__EXCERPT TO READ__
········

Portland’s growth boundary--a line outside of which growth is heavily discouraged or even prohibited--is actually a regional boundary: It covers 24 cities in four counties. It has also become a pawn in a largely political gambit to change the physical and social character of the Portland area.

The boundary, created in 1979, was initially considered a tool for “in-fill,” developing vacant land in already built-up areas. About 35% of the land inside the initial growth boundary was vacant, and the boundary was expected to accommodate at least 20 years of projected growth. Once filled, the boundary was supposed to expand to release additional land for development.

After 19 years, Portland’s regional planning authority, Metro, is not increasing the boundary sufficiently to meet new demand. Although 4,800 acres were added last fall, this represents an increase of just 2%. Meanwhile, the region’s population is expected to grow by 80% to 2.7 million people by 2040. Metro is now mandating dramatically higher population densities in existing cities to accommodate projected population growth.

········

__JOBS__
**a)** Copy the stretch from "The boundary, created" through "land for development." in the passage on Portland's growth boundary.
**b)** Pick up the passage on Portland's growth boundary after its final sentence and keep writing it.

········

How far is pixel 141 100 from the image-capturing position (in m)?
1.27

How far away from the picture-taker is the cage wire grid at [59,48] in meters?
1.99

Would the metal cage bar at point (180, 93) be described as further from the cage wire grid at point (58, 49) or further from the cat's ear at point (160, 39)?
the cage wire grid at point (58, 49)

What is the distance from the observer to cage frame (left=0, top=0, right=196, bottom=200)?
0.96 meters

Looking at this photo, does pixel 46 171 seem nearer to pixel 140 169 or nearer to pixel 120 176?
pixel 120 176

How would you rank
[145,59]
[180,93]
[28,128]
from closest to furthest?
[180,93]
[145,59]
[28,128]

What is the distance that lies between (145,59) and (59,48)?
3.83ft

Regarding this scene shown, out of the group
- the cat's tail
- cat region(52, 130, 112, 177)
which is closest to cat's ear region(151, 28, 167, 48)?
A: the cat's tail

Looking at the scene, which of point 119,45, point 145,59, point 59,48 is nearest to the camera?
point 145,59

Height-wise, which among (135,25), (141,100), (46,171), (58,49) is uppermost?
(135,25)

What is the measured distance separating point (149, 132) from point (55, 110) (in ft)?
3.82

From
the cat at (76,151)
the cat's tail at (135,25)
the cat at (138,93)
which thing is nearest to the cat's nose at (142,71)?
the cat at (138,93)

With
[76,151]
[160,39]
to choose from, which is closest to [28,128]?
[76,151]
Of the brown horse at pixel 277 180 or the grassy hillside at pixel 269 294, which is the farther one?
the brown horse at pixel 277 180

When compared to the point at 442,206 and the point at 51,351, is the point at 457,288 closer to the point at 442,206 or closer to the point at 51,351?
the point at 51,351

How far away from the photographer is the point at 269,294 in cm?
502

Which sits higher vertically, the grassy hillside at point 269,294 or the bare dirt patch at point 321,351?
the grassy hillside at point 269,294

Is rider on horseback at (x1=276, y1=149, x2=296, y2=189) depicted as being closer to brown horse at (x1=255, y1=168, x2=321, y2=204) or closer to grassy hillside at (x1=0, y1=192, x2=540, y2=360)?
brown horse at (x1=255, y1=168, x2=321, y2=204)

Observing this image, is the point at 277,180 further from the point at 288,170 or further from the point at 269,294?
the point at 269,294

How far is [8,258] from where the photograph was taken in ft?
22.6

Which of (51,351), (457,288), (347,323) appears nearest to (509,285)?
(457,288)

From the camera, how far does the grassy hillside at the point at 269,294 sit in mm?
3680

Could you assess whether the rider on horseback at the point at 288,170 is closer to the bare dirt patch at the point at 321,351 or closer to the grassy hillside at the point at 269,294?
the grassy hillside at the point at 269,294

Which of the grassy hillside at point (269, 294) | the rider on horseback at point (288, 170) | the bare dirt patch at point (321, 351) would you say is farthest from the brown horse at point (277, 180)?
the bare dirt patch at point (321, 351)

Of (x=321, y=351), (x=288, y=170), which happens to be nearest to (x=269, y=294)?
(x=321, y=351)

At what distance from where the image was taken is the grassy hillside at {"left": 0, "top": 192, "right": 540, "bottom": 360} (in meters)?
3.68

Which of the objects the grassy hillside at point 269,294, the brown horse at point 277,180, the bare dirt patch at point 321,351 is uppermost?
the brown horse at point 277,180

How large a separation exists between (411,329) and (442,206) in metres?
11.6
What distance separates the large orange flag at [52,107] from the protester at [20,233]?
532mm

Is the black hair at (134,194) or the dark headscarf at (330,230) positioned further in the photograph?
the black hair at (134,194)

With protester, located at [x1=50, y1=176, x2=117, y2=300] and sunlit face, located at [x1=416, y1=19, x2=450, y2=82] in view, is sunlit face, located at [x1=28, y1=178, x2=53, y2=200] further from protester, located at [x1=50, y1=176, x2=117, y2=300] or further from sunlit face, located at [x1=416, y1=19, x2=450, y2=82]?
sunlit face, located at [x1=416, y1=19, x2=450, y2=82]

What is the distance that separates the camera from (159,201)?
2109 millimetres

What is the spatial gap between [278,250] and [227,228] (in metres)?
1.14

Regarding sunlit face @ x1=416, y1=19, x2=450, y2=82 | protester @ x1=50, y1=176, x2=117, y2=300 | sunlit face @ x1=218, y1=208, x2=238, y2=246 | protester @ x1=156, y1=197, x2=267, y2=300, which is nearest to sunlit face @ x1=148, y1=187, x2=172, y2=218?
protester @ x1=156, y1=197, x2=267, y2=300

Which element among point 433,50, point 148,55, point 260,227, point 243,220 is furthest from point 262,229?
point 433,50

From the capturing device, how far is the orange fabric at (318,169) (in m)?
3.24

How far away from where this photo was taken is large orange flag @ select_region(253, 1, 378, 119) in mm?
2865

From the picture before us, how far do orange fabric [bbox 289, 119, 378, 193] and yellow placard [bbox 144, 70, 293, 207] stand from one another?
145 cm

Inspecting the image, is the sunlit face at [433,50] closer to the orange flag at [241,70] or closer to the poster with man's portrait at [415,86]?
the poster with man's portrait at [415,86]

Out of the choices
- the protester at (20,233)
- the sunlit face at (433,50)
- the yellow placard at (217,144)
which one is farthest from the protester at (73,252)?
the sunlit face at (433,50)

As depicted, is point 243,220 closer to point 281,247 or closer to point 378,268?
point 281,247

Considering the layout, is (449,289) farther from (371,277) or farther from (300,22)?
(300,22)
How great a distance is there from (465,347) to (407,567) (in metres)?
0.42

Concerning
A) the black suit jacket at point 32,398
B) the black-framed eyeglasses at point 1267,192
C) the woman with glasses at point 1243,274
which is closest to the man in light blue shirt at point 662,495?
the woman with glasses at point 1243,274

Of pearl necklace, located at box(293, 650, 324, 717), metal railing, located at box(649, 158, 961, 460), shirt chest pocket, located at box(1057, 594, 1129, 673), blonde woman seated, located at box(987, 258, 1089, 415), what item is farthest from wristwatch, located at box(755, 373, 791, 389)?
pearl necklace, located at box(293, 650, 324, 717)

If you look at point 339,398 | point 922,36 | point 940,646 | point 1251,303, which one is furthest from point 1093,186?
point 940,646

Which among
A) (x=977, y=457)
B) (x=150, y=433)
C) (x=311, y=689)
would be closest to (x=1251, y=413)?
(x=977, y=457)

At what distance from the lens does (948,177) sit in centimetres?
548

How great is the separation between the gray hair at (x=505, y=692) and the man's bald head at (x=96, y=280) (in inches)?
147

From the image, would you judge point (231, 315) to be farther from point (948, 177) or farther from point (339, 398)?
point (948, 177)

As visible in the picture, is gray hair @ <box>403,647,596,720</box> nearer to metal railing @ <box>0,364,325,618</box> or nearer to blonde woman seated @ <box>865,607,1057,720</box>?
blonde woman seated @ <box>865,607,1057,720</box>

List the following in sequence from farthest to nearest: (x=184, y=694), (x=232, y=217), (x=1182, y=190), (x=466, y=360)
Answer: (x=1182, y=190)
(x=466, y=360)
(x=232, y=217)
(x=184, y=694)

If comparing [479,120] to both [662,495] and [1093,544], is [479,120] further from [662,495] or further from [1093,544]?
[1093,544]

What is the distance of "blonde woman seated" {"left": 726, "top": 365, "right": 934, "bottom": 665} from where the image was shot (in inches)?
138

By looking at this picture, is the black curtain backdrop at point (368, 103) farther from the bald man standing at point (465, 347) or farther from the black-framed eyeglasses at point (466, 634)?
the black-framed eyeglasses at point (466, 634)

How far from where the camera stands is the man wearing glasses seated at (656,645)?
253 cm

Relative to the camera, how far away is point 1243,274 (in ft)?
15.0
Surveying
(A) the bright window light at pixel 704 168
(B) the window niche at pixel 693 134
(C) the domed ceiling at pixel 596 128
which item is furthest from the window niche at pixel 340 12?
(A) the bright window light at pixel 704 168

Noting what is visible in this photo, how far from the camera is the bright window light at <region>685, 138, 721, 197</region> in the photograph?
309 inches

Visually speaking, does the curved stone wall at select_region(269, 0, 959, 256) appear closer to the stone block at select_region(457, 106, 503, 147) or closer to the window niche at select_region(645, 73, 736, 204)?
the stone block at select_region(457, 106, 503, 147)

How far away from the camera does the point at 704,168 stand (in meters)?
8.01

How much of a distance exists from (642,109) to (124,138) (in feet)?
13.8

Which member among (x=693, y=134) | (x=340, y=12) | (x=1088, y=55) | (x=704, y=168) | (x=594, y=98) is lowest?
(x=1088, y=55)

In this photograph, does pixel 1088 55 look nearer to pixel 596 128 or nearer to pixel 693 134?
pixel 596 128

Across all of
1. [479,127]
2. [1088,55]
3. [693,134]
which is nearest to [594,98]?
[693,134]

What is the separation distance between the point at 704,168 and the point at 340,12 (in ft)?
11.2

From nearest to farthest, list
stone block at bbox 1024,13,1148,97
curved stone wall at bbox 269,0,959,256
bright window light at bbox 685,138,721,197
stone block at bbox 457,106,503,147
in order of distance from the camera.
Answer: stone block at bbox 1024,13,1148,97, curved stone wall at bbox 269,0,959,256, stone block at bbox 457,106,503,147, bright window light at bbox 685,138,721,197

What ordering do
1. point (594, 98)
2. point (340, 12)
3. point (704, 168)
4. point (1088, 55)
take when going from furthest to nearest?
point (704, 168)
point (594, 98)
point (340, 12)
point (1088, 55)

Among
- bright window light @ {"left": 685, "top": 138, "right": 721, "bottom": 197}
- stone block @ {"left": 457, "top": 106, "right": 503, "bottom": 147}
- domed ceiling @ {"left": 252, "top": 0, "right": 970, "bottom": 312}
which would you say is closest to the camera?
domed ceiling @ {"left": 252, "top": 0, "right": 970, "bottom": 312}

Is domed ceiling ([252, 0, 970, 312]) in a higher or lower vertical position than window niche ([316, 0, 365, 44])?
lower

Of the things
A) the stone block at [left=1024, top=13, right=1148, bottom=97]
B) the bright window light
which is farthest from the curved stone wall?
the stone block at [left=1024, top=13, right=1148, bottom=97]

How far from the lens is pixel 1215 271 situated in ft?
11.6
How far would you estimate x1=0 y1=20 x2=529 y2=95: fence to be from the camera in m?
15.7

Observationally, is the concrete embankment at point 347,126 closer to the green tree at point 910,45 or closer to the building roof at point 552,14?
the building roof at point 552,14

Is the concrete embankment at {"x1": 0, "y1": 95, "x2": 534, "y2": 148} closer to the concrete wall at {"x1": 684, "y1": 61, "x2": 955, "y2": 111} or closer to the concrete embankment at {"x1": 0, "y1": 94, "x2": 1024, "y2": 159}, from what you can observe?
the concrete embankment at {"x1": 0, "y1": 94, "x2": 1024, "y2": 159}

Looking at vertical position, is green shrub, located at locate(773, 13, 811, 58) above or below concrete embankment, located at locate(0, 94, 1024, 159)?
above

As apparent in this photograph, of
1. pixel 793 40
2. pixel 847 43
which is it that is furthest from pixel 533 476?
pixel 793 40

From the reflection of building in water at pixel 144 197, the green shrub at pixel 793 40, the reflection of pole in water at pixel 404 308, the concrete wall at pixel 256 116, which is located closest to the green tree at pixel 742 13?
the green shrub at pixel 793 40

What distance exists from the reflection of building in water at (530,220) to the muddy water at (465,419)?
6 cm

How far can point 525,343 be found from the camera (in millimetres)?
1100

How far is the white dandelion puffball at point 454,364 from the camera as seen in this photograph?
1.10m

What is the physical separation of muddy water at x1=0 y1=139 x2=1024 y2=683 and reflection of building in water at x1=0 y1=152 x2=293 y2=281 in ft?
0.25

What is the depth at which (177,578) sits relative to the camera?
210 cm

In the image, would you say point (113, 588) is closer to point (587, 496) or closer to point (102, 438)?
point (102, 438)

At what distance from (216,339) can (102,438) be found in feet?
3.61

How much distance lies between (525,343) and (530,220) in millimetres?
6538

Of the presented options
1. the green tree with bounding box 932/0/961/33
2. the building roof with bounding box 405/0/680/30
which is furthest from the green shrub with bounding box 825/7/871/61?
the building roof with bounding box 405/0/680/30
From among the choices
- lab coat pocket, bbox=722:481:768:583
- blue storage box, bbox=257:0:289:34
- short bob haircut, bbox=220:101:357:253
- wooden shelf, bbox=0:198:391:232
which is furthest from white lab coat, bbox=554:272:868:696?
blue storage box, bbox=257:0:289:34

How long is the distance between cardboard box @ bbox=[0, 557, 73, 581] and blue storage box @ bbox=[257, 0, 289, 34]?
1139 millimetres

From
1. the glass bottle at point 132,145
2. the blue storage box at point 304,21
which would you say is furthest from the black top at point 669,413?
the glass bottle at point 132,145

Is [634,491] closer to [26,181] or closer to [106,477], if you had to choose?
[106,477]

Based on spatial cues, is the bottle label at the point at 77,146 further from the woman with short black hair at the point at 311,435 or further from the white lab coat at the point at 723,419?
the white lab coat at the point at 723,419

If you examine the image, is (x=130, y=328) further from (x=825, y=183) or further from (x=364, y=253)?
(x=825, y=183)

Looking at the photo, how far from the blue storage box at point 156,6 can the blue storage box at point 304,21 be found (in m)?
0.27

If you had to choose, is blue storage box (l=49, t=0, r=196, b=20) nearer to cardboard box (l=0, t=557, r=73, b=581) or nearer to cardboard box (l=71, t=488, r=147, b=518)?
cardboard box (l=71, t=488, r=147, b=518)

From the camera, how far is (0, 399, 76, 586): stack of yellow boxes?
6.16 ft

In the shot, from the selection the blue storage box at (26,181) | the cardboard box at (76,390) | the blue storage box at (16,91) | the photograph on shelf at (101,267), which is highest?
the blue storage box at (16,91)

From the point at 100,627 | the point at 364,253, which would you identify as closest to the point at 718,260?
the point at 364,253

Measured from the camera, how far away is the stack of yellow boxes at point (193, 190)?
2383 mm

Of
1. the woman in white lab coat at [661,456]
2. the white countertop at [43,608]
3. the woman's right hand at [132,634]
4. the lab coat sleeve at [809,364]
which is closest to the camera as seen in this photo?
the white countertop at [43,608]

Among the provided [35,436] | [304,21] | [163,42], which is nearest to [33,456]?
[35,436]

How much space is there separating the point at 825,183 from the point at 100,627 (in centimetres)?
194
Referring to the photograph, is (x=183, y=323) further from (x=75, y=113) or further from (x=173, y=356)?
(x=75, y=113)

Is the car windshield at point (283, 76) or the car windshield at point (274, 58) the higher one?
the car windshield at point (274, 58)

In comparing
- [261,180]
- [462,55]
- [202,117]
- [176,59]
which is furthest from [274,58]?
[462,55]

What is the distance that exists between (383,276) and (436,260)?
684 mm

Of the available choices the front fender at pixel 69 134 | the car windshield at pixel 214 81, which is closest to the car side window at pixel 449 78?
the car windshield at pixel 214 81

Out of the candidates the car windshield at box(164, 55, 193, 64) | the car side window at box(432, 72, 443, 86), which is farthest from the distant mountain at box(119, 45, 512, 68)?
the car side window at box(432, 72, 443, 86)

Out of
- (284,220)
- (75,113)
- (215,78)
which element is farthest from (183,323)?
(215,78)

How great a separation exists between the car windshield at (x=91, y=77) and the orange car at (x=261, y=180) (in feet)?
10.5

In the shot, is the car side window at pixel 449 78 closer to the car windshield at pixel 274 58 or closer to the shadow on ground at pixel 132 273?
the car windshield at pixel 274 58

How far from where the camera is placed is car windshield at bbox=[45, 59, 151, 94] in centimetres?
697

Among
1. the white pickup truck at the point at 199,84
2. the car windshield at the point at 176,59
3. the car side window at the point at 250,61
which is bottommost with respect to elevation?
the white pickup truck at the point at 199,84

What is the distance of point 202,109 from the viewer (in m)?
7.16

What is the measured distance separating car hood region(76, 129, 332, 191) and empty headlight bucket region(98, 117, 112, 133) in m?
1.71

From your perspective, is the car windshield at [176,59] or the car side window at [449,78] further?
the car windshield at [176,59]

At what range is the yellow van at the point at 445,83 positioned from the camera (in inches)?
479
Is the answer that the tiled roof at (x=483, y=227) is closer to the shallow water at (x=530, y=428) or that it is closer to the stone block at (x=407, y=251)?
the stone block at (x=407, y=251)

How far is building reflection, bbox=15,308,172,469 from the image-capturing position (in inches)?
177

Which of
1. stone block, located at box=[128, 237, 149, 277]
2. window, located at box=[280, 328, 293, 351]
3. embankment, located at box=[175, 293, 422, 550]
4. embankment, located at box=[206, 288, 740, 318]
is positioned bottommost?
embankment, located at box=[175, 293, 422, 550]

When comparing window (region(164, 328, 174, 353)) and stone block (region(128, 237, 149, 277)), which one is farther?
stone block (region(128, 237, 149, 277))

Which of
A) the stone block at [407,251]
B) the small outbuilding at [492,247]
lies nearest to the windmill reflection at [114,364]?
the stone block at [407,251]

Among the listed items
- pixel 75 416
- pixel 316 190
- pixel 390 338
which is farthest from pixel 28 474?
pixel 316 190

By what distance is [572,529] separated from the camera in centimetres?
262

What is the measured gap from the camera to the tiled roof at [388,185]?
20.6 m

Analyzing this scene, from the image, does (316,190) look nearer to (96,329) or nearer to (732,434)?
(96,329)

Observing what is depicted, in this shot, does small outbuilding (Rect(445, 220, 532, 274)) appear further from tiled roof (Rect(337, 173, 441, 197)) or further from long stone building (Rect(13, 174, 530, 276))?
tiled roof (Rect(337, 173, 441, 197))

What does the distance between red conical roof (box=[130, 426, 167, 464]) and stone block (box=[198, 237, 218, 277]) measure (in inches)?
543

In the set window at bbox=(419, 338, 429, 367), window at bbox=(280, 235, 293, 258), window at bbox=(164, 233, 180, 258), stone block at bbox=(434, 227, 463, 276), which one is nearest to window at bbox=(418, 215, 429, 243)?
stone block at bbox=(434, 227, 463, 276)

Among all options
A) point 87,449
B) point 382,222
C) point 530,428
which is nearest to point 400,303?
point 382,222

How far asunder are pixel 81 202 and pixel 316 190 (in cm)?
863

········

__EXPECTED RESULTS__
**a)**
The boundary, created in 1979, was initially considered a tool for “in-fill,” developing vacant land in already built-up areas. About 35% of the land inside the initial growth boundary was vacant, and the boundary was expected to accommodate at least 20 years of projected growth. Once filled, the boundary was supposed to expand to release additional land for development.

**b)**
The growth boundary is already having an impact on local housing prices. Portland State University planner and economist Gerry Mildner found that Portland’s housing prices rose by 61.5% from 1990 to 1995, faster than the U.S. median of 18.2% and 50 other large metropolitan areas including Seattle; Denver; San Antonio; Chicago; Charlotte, N.C.; Phoenix; Jacksonville, Fla.; Orlando, Fla.; and Houston. Land prices in Portland have more than doubled since 1990.

All this might be worth it if the growth boundary helps preserve open space. Of course, open space is protected outside the boundary because property owners can’t sell their land for development even if they want to. Inside the boundary--where most people live--open space is not protected.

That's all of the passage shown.